Qantas reported a 6.3% rise in revenue to A$4.41 billion ($3.12 billion) for the quarter ended 30 September, with the record result helping to offset higher fuel and other operating costs.
Group RASK for the quarter increased 5.4%, with its domestic operations - including those of budget unit Jetstar - delivering a 6.8% rise in unit revenue on stronger demand across business and leisure markets. International unit revenue rose 4%, which it attributed to structural changes to its network and the refocusing on its Singapore hub.
ASKs decreased over the quarter by 0.3%, with capacity cuts taking place across its domestic and international networks.
“Our record passenger revenue performance for the first quarter meant that we were able to substantially recover higher fuel prices,” commented chief executive Alan Joyce in a trading update.

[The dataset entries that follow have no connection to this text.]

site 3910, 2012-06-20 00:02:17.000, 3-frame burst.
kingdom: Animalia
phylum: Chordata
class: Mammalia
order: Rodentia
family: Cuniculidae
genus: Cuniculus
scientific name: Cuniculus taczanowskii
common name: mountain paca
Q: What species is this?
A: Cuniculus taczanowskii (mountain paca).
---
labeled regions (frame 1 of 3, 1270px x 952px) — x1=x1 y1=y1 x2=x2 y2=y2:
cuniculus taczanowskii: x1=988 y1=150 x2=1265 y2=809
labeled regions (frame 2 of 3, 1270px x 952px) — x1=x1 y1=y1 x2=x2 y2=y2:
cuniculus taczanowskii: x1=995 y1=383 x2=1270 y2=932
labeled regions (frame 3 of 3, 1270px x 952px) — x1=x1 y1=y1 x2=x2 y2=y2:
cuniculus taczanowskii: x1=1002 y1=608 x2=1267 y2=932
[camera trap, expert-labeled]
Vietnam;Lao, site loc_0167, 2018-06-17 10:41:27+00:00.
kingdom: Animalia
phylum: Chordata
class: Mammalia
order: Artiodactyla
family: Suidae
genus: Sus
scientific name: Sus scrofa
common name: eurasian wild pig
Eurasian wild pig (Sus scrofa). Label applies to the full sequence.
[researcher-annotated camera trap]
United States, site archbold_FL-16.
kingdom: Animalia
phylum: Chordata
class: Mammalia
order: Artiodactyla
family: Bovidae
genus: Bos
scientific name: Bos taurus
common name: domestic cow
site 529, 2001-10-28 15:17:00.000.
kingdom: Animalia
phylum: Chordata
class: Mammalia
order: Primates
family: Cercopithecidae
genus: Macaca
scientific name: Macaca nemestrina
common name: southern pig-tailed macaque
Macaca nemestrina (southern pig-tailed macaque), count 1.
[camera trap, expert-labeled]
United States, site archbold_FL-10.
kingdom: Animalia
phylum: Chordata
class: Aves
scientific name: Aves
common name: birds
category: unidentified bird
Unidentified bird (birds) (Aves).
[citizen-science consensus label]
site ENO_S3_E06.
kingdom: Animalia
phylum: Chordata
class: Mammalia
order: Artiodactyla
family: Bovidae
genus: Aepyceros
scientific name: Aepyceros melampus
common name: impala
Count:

“Market demand for travel remains fundamentally strong and we’re seeing some wind-back of competitor capacity growth.”
While it did not provide any cost data, it noted that apart from higher fuel costs, the carrier increased commissions paid to travel agents and also had to contend with a weaker Australian dollar.
Despite that, Qantas states that demand continues to strengthen, with the value forward bookings at the end of the quarter increased 8% compared to the same time the year prior. That should allow it to “substantially recover increased fuel costs” over the remainder of the fiscal year ending 30 June 2019.
Qantas has hedged 76% of its fuel requirements for the fiscal year, and now expects total fuel costs to come in at A$4.09 billion – up from A$3.23 billion last year.
Capacity across the group is expected to remain flat for the half-year ending 31 December, with domestic ASKs forecast to marginally decrease while international capacity will remain static.
It adds that it is on track to deliver around $400 million in transformation benefits over the full fiscal year, with most of that expected to be realised in the second half.
The carrier did not provide any profit guidance for the first half nor the full year. It is scheduled to report its first half results in February 2019.